I agree.  The site is useful -- just not in the immediately obvious way.
For that purpose, it's not useful (where "useful" includes "good at
providing strong technical evidence").  That's because the "immediately
obvious way" is in comparing languages to decide what should be used for
performance purposes between languages that are very close on the
execution performance scale, and micro-benchmarks are notoriously bad at
that, for a number of reasons.


> 
> 4. I suspect the main problem the "majority of the community" has with 
> the site is that it shows that the current (MRI) Ruby 1.8.6 
> implementation is slower than other languages commonly used to implement 
> web applications. And that is mostly competitive marketing zeal. Of 
> course the Ruby community wants Ruby to be faster than Perl, Python, PHP 
> or Java. And when it turns out that it isn't faster, there are two 
> things that can be done:

I don't think that's entirely the case (or even close-to-entirely).  I
don't just participate in the Ruby community -- I'm as much an on-again,
off-again member of a couple other language communities as I am of the
Ruby community here at ruby-talk (if not more so).  One in particular is
the Perl community, and just to make a point I'll compare the two on this
subject.

When people in each community look at comparative benchmarks for Ruby and
Perl, and when they see that Perl fairly consistently kicks the crap out
of Ruby for execution speed, I see that in *both* communities they tend
to follow that up with something like ". . . but micro-benchmarks are
pretty much useless.  Only real-world performance testing matters, and
usually even that is just a case of premature optimization."  In other
words, considering that even the usual "winner" in such a "contest"
dismisses those benchmarks as mostly useless in that respect, I don't
think the problem people in the "losing" camp have with the way people
tend to want to use benchmarks is primarily one of wanting to ignore what
shines unfavorable light in their direction.

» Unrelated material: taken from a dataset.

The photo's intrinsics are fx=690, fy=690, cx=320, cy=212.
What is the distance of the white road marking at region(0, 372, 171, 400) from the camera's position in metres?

I see the same things being said by Perlists and Rubyists: that
programmer productivity, flexibility, "real-world" performance,
maintainability, and other factors are more important.  In either camp,
people then tend to provide evidence that their chosen language is the
best for these factors in some way -- at least for the purposes of the
person talking.  As someone who likes and uses both Perl and Ruby, I find
that both "sides" are right, too.  They're just right for differet use
cases.

-- 
CCD CopyWrite Chad Perrin [ http://ccd.apotheon.org ]
Brian K. Reid: "In computer science, we stand on each other's feet."